## [Set exercise]
Copy every one of the following lines word for word, changing nothing.

=-=-=-=-=

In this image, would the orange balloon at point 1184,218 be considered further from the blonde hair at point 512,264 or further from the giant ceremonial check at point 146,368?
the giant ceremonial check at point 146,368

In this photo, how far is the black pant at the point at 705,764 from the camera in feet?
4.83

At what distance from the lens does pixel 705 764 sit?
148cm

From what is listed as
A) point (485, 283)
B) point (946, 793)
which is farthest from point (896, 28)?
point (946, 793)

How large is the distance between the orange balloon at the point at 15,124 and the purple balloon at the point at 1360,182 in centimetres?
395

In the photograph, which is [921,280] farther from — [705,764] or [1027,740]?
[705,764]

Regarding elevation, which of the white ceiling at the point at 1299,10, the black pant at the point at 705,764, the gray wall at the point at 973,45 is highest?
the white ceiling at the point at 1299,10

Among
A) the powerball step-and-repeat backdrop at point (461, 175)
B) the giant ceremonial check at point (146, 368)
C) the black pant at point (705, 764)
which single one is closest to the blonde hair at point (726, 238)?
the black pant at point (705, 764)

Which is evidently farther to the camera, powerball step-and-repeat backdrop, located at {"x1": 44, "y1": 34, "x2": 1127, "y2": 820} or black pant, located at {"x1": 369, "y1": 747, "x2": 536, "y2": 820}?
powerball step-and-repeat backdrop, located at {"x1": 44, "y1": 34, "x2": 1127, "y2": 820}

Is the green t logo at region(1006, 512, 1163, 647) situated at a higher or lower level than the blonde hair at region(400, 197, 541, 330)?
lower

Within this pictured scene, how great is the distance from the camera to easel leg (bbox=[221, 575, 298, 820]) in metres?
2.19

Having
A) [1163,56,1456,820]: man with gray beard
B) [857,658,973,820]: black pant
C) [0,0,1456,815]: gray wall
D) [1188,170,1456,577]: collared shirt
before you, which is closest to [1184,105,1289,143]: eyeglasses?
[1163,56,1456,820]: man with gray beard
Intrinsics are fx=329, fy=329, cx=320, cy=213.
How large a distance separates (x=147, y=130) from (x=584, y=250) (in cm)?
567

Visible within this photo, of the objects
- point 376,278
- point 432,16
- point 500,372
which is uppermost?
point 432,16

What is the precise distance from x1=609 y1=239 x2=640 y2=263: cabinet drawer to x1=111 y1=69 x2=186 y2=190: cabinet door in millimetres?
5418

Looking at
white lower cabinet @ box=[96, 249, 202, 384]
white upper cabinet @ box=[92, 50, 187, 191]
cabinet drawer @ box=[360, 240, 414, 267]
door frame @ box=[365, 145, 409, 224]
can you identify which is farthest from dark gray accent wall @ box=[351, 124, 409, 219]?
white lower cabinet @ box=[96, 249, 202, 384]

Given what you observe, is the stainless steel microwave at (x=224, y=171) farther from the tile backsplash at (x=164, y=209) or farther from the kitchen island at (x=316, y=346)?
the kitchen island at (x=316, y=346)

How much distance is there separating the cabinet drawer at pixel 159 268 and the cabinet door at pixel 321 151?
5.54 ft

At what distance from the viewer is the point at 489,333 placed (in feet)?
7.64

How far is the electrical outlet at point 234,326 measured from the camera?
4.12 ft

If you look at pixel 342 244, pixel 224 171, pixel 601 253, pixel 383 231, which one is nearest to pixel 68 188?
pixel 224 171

=-=-=-=-=

## [Exercise solution]
In this image, would the orange balloon at point 1184,218 be considered further from the blonde hair at point 512,264 or further from the giant ceremonial check at point 146,368?
the giant ceremonial check at point 146,368

In this photo, how far is the black pant at the point at 705,764 from the camera in feet?
4.83

At what distance from the lens does pixel 705 764 sit?
148cm

From what is listed as
A) point (485, 283)
B) point (946, 793)
which is farthest from point (896, 28)?
point (946, 793)

How large is the distance between the orange balloon at the point at 15,124 and the purple balloon at the point at 1360,182 in centimetres?
395

In the photograph, which is [921,280] farther from — [705,764] or [1027,740]?
[705,764]

Regarding elevation, which of the white ceiling at the point at 1299,10, the black pant at the point at 705,764, the gray wall at the point at 973,45 is highest?
the white ceiling at the point at 1299,10

Among
A) the powerball step-and-repeat backdrop at point (461, 175)
B) the giant ceremonial check at point (146, 368)
C) the black pant at point (705, 764)
which single one is closest to the blonde hair at point (726, 238)?
the black pant at point (705, 764)

Which is evidently farther to the camera, powerball step-and-repeat backdrop, located at {"x1": 44, "y1": 34, "x2": 1127, "y2": 820} or black pant, located at {"x1": 369, "y1": 747, "x2": 536, "y2": 820}?
powerball step-and-repeat backdrop, located at {"x1": 44, "y1": 34, "x2": 1127, "y2": 820}

Is the green t logo at region(1006, 512, 1163, 647) situated at a higher or lower level than the blonde hair at region(400, 197, 541, 330)?
lower

Within this pictured scene, how great is the distance from the camera to easel leg (bbox=[221, 575, 298, 820]) in metres?
2.19

Having
A) [1163,56,1456,820]: man with gray beard
B) [857,658,973,820]: black pant
C) [0,0,1456,815]: gray wall
D) [1188,170,1456,577]: collared shirt
before you, which is closest to [1184,105,1289,143]: eyeglasses?
[1163,56,1456,820]: man with gray beard
Intrinsics are fx=329, fy=329, cx=320, cy=213.
How large a distance separates (x=147, y=130) from (x=584, y=250) (in cm)?
567

Visible within this photo, of the objects
- point 376,278
- point 432,16
- point 500,372
which is uppermost?
point 432,16

What is the precise distance from x1=609 y1=239 x2=640 y2=263: cabinet drawer to x1=111 y1=69 x2=186 y2=190: cabinet door in millimetres?
5418

Looking at
white lower cabinet @ box=[96, 249, 202, 384]
white upper cabinet @ box=[92, 50, 187, 191]
cabinet drawer @ box=[360, 240, 414, 267]
door frame @ box=[365, 145, 409, 224]
can you identify which is farthest from dark gray accent wall @ box=[351, 124, 409, 219]?
white lower cabinet @ box=[96, 249, 202, 384]

Given what you observe, is the stainless steel microwave at (x=224, y=171) farther from the tile backsplash at (x=164, y=209) or farther from the kitchen island at (x=316, y=346)?
the kitchen island at (x=316, y=346)

How much distance is there separating the cabinet drawer at pixel 159 268 and the cabinet door at pixel 321 151?
5.54 ft

At what distance from the viewer is the point at 489,333 placed (in feet)?
7.64

How far is the electrical outlet at point 234,326 measured from the camera?
4.12 ft

If you look at pixel 342 244, pixel 224 171, pixel 601 253, pixel 383 231, which one is nearest to pixel 68 188?
pixel 224 171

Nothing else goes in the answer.